Prerequisites: All of Part VI (ch151–199) You will learn:

  • How every concept in Part VI connects to every other

  • The unified view: linear maps, their geometry, their computation, their applications

  • Which tools to reach for in which situations

  • The bridge from linear algebra to Part VII (Calculus) Environment: Python 3.x, numpy, matplotlib

1. The Map of Part VI

Part VI covered linear algebra in five conceptual layers:

Layer 1 — Representation (ch151–158): How matrices store linear maps. Matrix arithmetic, transpose, identity, inverse, determinant. The question: what is this object?

Layer 2 — Solution (ch159–163): Systems of equations. Gaussian elimination, LU decomposition. The question: given Ax=bA\mathbf{x} = \mathbf{b}, find x\mathbf{x}.

Layer 3 — Geometry (ch164–168): Linear transformations as geometric operations — rotation, scaling, projection. The question: what does this matrix do to space?

Layer 4 — Structure (ch169–179): Eigenvectors, SVD, PCA, matrix calculus. The question: what are the intrinsic directions and scales of this map?

Layer 5 — Applications (ch180–200): Image compression, recommendation systems, neural networks, graph analysis, sparse solvers. The question: how do these tools solve real problems?

The thread connecting all layers: SVD. Every major result in linear algebra has an SVD interpretation.

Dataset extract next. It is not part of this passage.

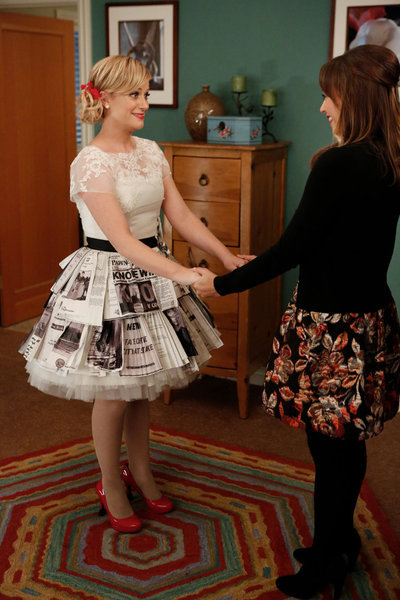 popgurlie:  Leslie and Ann, before the Parks and Recreation wedding. I love these two so much.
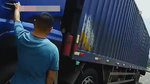 大货车散发浓重异味,司机神情紧张,货车里装的是什么?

2. The SVD as the Unifying Tool

import numpy as np
import matplotlib.pyplot as plt
plt.style.use('seaborn-v0_8-whitegrid')
rng = np.random.default_rng(42)

# Demonstrate: every major linear algebra concept via SVD
A = rng.normal(0, 1, (6, 4))
U, s, Vt = np.linalg.svd(A, full_matrices=True)

tol = 1e-10
r = int(np.sum(s > tol))

print('A =', A.shape, '  rank =', r)
print()
print('SVD gives us everything:')
print(f'  Rank:         {r}  (nonzero singular values)')
print(f'  Nullity:      {A.shape[1] - r}  (zero singular values, ch192)')
print(f'  Col space:    U[:, :r]  shape={U[:,:r].shape}  (ch192)')
print(f'  Null space:   Vt[r:].T  shape={Vt[r:].T.shape}  (ch192)')
print(f'  Row space:    Vt[:r].T  shape={Vt[:r].T.shape}  (ch192)')
print(f'  Pseudoinverse: V @ S+ @ U.T  (ch193)')
print(f'  Condition number: {s[0]/s[-1]:.2f}  (ch194)')
print(f'  Spectral norm: {s[0]:.4f}  (ch194)')
print(f'  Frobenius norm: {np.linalg.norm(s):.4f}  (ch194)')
print(f'  Nuclear norm: {s.sum():.4f}  (ch194)')
print(f'  Low-rank approx: U[:,:k] S[:k] Vt[:k]  (ch173, ch180)')
print(f'  PCA directions: Vt rows  (ch174)')
print(f'  Eigenfaces: Vt rows  (ch187)')
print(f'  Word embeddings: U @ sqrt(S)  (ch190)')
A = (6, 4)   rank = 4

SVD gives us everything:
  Rank:         4  (nonzero singular values)
  Nullity:      0  (zero singular values, ch192)
  Col space:    U[:, :r]  shape=(6, 4)  (ch192)
  Null space:   Vt[r:].T  shape=(4, 0)  (ch192)
  Row space:    Vt[:r].T  shape=(4, 4)  (ch192)
  Pseudoinverse: V @ S+ @ U.T  (ch193)
  Condition number: 5.15  (ch194)
  Spectral norm: 3.0261  (ch194)
  Frobenius norm: 4.0528  (ch194)
  Nuclear norm: 7.2828  (ch194)
  Low-rank approx: U[:,:k] S[:k] Vt[:k]  (ch173, ch180)
  PCA directions: Vt rows  (ch174)
  Eigenfaces: Vt rows  (ch187)
  Word embeddings: U @ sqrt(S)  (ch190)

3. Decision Map: Which Tool for Which Problem?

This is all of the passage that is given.